> Rows of spatial question data:

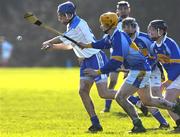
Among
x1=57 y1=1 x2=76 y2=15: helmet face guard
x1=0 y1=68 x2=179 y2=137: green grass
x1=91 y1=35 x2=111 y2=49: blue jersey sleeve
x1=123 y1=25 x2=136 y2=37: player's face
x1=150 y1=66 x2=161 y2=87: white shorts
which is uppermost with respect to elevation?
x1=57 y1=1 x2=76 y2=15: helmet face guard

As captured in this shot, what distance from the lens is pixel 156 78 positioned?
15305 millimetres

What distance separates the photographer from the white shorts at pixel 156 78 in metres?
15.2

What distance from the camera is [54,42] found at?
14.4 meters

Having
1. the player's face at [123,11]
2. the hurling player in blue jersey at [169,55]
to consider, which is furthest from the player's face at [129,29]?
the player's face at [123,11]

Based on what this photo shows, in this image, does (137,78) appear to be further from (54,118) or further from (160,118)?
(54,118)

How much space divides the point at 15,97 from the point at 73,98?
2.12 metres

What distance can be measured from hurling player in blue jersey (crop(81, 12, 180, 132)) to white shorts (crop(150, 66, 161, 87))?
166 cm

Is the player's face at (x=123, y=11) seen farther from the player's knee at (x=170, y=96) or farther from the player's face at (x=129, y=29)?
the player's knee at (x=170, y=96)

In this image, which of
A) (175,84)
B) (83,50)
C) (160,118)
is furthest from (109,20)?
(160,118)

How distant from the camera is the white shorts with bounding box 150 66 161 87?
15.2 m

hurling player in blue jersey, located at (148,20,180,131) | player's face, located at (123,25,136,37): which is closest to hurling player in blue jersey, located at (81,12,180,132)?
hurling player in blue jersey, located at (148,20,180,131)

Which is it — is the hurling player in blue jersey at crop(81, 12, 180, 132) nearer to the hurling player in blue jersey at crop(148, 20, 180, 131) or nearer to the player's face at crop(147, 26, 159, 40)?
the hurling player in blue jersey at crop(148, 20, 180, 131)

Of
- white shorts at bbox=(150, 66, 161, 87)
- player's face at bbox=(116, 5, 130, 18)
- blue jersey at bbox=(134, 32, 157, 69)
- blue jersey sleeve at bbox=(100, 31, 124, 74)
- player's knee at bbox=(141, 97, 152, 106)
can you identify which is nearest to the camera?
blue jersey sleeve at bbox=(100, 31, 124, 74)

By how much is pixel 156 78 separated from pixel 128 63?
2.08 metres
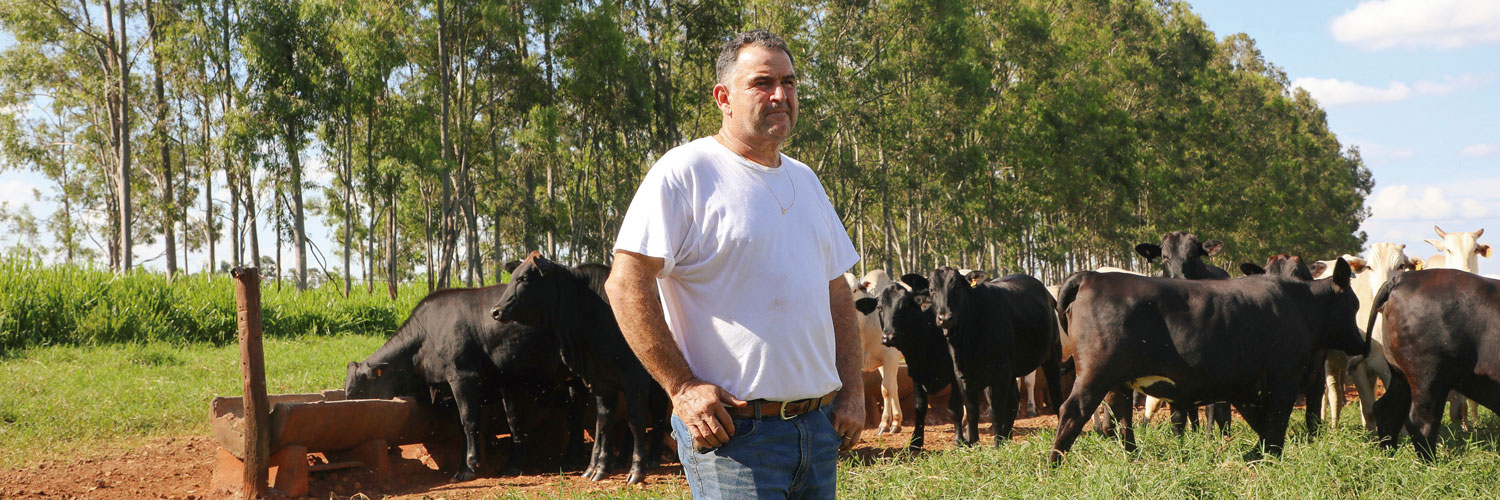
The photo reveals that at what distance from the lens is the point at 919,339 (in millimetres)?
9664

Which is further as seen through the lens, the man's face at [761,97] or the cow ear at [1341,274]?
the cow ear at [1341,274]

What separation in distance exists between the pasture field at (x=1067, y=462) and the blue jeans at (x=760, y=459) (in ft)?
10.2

> EXERCISE PROMPT: Copy all of the entries above word for word, omitting the pictures.

> EXERCISE RESPONSE:
Among
x1=57 y1=1 x2=76 y2=15: helmet face guard
x1=0 y1=68 x2=179 y2=137: green grass
x1=91 y1=35 x2=111 y2=49: blue jersey sleeve
x1=123 y1=25 x2=136 y2=37: player's face
x1=150 y1=66 x2=161 y2=87: white shorts
which is uppermost with respect to elevation?
x1=57 y1=1 x2=76 y2=15: helmet face guard

As captured in this shot, what distance from the lens is pixel 156 78 positioned?
15305 millimetres

What distance separates the photographer from the white shorts at pixel 156 78 in metres?
15.2

What distance from the camera is [54,42] found at?
14.4 meters

Having
1. the player's face at [123,11]
2. the hurling player in blue jersey at [169,55]
to consider, which is furthest from the player's face at [129,29]?
the player's face at [123,11]

Based on what this photo shows, in this image, does (137,78) appear to be further from (54,118) or further from (160,118)?
(54,118)

How much space divides the point at 15,97 from the point at 73,98?
2.12 metres

What distance can be measured from hurling player in blue jersey (crop(81, 12, 180, 132)) to white shorts (crop(150, 66, 161, 87))?
166 cm

Is the player's face at (x=123, y=11) seen farther from the player's knee at (x=170, y=96) or farther from the player's face at (x=129, y=29)?
the player's knee at (x=170, y=96)

In this image, which of
A) (175,84)
B) (83,50)
C) (160,118)
is furthest from (109,20)?
(160,118)

How distant from the camera is the white shorts with bounding box 150 66 161 87?
15.2 m

hurling player in blue jersey, located at (148,20,180,131) | player's face, located at (123,25,136,37): which is closest to hurling player in blue jersey, located at (81,12,180,132)?
hurling player in blue jersey, located at (148,20,180,131)

Which is it — is the hurling player in blue jersey at crop(81, 12, 180, 132) nearer to the hurling player in blue jersey at crop(148, 20, 180, 131) or nearer to the player's face at crop(147, 26, 159, 40)?
the hurling player in blue jersey at crop(148, 20, 180, 131)

Of
- white shorts at bbox=(150, 66, 161, 87)
- player's face at bbox=(116, 5, 130, 18)
- blue jersey at bbox=(134, 32, 157, 69)
- blue jersey sleeve at bbox=(100, 31, 124, 74)
- player's knee at bbox=(141, 97, 152, 106)
can you identify which is nearest to the camera?
blue jersey sleeve at bbox=(100, 31, 124, 74)

By how much is pixel 156 78 separated from pixel 128 63?
2.08 metres
The photo reveals that at what distance from the lens is the point at 919,339 (in millimetres)?
9664

Which is further as seen through the lens, the man's face at [761,97] or the cow ear at [1341,274]?
the cow ear at [1341,274]

What separation in distance exists between the pasture field at (x=1067, y=462) and the blue jeans at (x=760, y=459) (in ft)?
10.2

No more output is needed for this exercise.